*To be done*. Retype the material starting at the line that contains "From this camera" and ending after the line that contains "pixel 458 363 <", with both of those lines included. Leave out the pictures.

*Recorded information*.
· · · ·

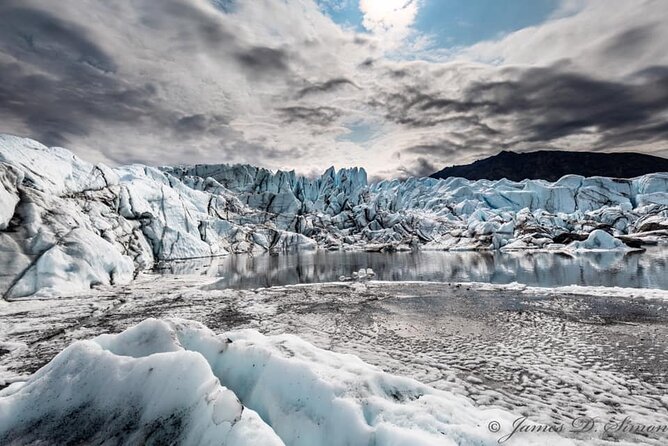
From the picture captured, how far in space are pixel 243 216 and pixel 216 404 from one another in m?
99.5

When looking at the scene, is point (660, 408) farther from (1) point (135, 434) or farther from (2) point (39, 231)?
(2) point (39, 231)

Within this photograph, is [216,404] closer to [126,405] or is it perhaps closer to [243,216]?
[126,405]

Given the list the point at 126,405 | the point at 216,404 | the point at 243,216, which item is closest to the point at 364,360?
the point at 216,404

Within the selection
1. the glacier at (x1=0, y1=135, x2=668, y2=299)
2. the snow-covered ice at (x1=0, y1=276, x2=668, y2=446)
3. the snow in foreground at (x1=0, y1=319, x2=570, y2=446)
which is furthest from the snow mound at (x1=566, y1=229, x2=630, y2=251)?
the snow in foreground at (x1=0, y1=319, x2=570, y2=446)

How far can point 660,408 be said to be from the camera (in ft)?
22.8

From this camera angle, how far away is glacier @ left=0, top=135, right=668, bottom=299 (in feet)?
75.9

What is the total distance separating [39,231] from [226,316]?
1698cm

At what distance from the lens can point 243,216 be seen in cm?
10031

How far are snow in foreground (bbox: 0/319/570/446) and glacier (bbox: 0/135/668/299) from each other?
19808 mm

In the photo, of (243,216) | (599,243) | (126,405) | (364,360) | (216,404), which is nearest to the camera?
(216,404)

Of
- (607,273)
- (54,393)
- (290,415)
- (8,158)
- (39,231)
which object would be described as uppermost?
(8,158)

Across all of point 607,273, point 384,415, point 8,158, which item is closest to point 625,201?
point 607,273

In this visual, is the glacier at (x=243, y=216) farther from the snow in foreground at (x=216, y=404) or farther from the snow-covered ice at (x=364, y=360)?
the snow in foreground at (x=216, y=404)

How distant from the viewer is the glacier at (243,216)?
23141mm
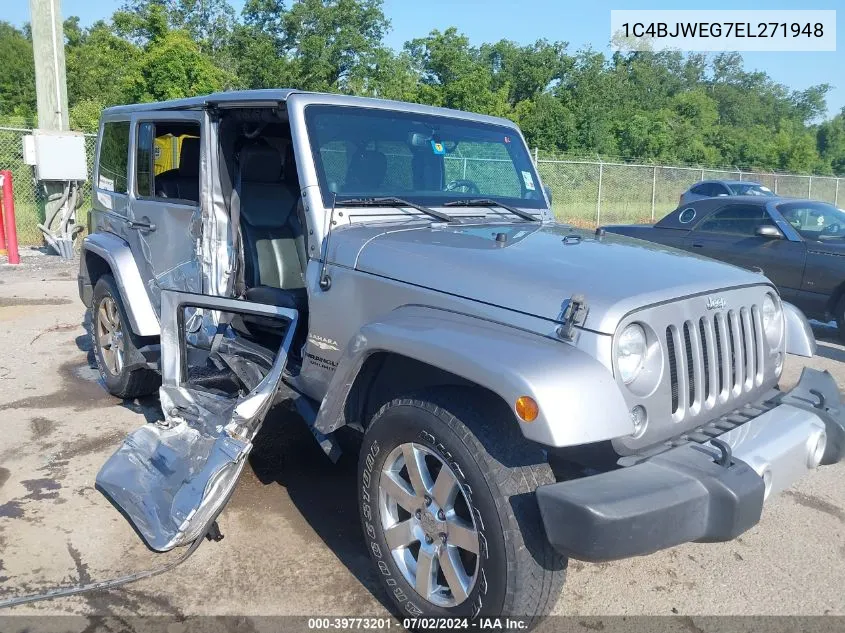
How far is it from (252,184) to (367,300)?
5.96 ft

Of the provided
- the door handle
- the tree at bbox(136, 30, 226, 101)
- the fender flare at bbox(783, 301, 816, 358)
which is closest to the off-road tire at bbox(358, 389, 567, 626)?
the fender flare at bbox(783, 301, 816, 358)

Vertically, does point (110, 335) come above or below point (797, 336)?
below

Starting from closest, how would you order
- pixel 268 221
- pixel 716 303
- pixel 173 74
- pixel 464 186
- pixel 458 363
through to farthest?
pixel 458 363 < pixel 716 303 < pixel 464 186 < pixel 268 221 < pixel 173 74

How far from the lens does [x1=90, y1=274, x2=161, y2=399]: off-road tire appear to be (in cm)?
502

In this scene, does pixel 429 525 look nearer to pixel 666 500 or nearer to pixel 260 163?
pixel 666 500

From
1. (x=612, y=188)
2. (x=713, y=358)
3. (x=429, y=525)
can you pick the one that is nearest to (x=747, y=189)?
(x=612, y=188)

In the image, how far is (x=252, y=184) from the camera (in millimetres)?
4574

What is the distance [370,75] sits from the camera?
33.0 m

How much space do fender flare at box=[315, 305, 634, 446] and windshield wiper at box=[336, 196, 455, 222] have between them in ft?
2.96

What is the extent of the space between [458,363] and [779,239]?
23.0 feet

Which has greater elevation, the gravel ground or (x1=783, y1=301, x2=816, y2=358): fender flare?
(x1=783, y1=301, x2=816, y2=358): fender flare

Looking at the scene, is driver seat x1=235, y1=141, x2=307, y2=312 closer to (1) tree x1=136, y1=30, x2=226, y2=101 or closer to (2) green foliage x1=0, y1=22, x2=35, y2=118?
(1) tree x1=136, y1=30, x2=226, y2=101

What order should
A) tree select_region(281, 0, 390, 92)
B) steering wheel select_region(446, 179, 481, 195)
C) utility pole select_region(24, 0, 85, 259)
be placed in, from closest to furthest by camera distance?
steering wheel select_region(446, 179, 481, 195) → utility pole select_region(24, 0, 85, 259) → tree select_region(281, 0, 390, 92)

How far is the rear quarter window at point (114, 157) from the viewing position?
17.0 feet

· · · ·

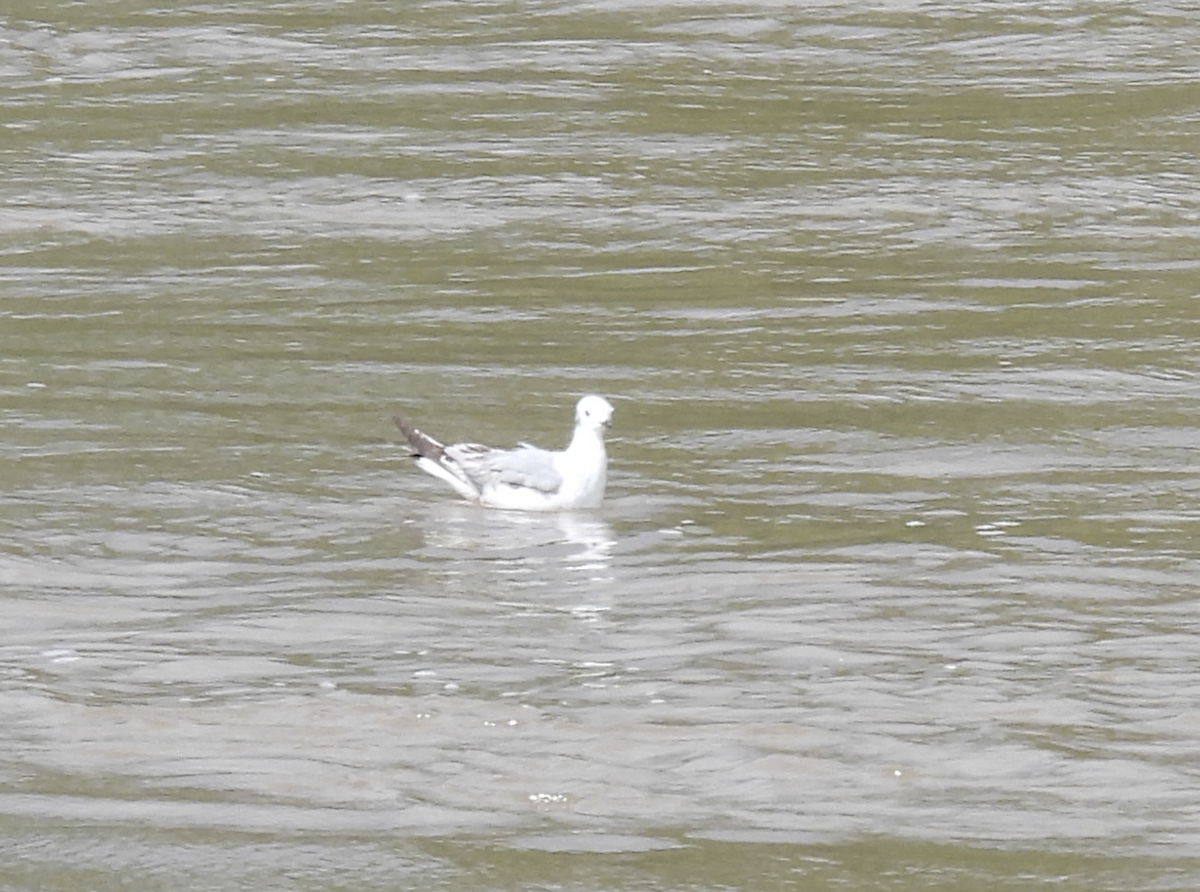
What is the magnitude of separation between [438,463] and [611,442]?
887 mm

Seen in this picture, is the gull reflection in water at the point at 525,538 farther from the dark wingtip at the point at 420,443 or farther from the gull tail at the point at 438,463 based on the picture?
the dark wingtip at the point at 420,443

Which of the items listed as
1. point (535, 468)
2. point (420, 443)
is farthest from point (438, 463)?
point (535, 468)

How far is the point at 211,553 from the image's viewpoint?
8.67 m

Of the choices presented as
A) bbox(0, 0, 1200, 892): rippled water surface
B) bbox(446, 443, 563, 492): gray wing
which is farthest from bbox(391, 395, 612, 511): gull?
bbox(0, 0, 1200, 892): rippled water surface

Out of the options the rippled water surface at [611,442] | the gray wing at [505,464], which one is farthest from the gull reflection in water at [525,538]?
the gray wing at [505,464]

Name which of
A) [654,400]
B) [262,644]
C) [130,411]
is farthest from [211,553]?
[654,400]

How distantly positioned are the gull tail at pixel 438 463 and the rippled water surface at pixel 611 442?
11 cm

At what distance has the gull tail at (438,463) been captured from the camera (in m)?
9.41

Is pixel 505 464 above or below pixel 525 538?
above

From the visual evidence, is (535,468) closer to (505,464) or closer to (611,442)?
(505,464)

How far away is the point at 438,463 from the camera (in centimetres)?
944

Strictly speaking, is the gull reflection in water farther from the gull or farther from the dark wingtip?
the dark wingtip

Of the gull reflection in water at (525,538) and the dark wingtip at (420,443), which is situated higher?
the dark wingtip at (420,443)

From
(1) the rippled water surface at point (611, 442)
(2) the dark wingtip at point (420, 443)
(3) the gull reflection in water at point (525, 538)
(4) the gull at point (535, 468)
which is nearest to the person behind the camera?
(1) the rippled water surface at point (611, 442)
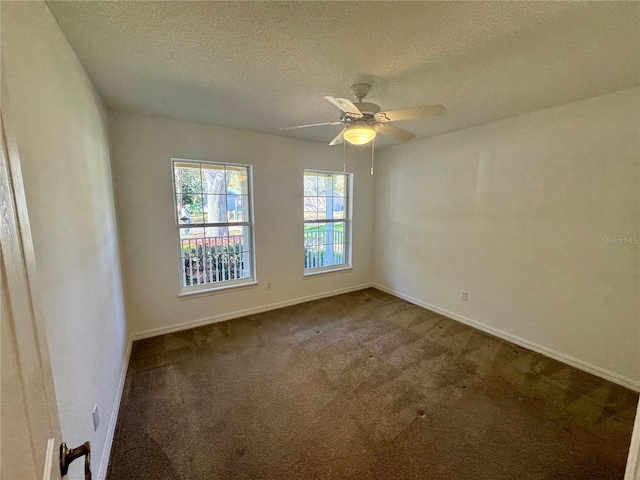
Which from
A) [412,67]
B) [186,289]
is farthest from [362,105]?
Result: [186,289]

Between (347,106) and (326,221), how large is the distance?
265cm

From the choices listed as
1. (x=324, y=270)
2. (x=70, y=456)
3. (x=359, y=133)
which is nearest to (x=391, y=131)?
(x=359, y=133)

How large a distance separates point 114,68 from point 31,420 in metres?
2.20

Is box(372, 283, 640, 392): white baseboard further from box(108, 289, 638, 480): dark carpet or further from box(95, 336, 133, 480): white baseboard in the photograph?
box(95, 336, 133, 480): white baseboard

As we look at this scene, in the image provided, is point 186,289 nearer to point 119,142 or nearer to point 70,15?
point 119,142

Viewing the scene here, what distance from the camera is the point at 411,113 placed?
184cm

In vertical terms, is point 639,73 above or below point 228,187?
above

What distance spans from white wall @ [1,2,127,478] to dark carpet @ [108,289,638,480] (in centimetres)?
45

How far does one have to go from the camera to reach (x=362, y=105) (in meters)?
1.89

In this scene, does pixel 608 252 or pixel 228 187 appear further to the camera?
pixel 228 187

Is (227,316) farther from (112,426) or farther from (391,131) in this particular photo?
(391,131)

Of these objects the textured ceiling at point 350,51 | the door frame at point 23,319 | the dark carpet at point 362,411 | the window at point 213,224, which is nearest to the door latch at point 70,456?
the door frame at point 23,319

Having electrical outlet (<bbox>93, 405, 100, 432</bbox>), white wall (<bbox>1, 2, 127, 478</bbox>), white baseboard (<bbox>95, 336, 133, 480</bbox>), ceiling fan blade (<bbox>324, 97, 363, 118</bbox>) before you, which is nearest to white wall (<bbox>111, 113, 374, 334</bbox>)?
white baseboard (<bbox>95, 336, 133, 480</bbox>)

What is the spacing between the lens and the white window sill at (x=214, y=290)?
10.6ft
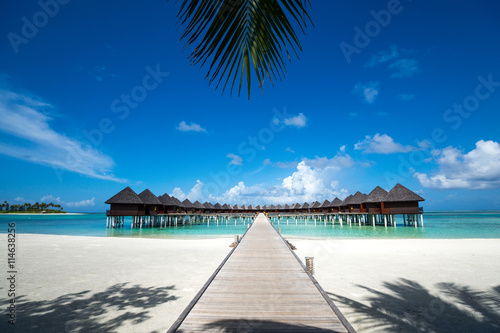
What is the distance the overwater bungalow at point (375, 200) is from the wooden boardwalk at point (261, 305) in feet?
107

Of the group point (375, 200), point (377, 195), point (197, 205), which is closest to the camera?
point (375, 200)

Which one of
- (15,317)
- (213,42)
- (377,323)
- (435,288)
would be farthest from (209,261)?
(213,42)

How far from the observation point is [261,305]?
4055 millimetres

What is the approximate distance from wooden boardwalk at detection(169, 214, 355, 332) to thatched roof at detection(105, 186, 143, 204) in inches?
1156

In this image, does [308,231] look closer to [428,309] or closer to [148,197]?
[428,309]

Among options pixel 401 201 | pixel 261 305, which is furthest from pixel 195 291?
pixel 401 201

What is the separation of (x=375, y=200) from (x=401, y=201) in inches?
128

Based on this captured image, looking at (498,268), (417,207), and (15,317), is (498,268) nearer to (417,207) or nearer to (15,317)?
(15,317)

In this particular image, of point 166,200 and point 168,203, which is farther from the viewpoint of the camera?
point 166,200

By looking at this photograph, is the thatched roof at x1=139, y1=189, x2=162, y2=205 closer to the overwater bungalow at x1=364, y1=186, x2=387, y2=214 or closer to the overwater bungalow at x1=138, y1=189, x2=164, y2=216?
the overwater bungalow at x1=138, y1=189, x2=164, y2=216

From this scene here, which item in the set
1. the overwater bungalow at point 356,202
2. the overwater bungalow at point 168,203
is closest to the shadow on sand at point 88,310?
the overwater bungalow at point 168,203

· · · ·

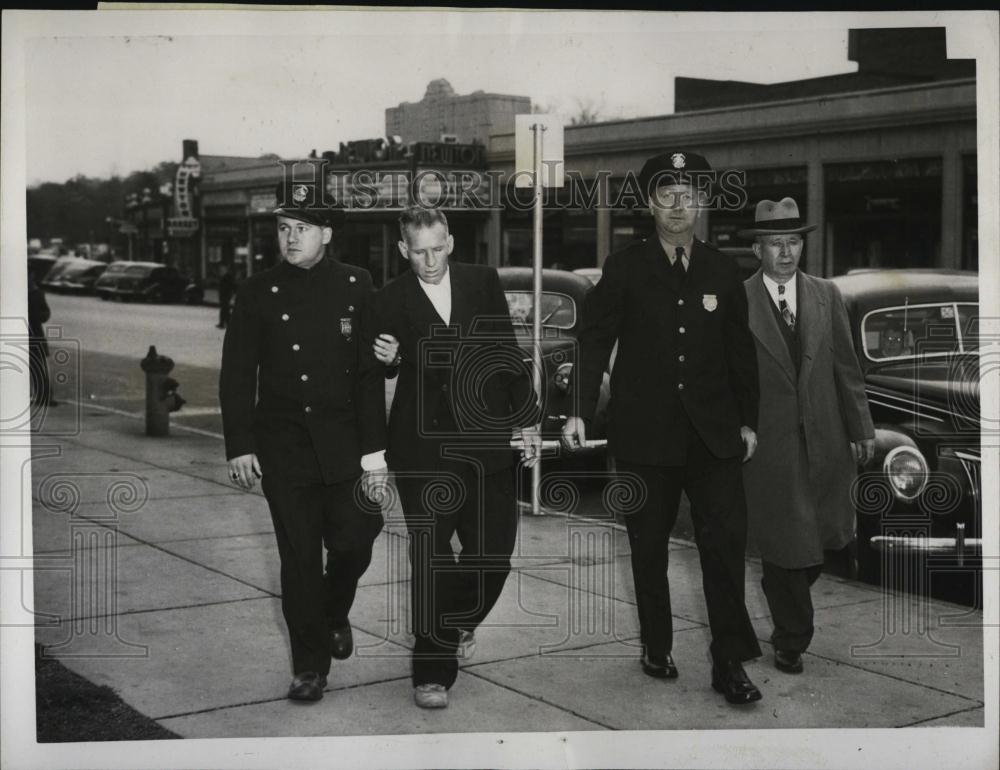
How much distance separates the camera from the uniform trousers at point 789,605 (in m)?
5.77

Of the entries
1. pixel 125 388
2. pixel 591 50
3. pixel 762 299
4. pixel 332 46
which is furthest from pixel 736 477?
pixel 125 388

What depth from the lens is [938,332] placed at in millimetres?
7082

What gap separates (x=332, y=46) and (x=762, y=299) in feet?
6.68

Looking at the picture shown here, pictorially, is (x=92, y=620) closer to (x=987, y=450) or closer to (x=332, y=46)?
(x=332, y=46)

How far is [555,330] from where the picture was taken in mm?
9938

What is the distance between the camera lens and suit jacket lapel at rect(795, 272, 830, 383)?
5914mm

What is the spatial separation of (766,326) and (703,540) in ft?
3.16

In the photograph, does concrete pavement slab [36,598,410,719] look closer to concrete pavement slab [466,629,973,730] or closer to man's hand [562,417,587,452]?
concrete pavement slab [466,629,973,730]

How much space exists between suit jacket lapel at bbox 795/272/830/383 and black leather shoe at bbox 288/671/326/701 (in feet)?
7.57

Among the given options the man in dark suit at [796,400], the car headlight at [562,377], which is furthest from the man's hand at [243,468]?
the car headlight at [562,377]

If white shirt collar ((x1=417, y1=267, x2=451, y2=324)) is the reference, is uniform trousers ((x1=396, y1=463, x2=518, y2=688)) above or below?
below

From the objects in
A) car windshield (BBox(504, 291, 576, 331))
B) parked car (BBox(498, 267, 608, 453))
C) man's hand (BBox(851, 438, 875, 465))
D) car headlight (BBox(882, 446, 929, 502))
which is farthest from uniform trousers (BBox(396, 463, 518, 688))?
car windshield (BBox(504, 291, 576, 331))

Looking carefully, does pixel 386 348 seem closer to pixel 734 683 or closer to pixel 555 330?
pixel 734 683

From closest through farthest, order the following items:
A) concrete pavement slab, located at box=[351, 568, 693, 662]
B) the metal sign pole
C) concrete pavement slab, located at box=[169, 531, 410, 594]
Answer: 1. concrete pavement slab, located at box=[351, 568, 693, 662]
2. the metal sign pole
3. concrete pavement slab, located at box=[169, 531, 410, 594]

· · · ·

*Reply to the task*.
From this camera angle, how far away is glacier @ left=0, top=135, right=668, bottom=299 (in feet)?
75.9

What is the total distance separating [39,231] from [226,316]?
1698cm

At what distance from the lens can point 243,216 be seen in cm?
10031

How far are snow in foreground (bbox: 0/319/570/446) and glacier (bbox: 0/135/668/299) from each other?
19808 mm

In the photo, of (243,216) | (599,243) | (126,405) | (364,360) | (216,404), which is nearest to the camera?
(216,404)

Of
- (607,273)
- (54,393)
- (290,415)
- (8,158)
- (39,231)
which object would be described as uppermost?
(8,158)

Across all of point 607,273, point 384,415, point 8,158, which item is closest to point 625,201?
point 607,273

In this visual, is the glacier at (x=243, y=216) farther from the snow in foreground at (x=216, y=404) or farther from the snow-covered ice at (x=364, y=360)?
the snow in foreground at (x=216, y=404)

How distant from the viewer is the glacier at (243,216)?
23141mm
How far is it from (252,184) to (367,300)?
5.96 ft

Of the provided
- the door handle
- the tree at bbox(136, 30, 226, 101)
- the fender flare at bbox(783, 301, 816, 358)
which is closest to the off-road tire at bbox(358, 389, 567, 626)?
the fender flare at bbox(783, 301, 816, 358)

Vertically, does point (110, 335) come above or below point (797, 336)?
below

Starting from closest, how would you order
- pixel 268 221
- pixel 716 303
- pixel 173 74
- pixel 464 186
- pixel 458 363
through to farthest?
pixel 458 363 < pixel 716 303 < pixel 464 186 < pixel 268 221 < pixel 173 74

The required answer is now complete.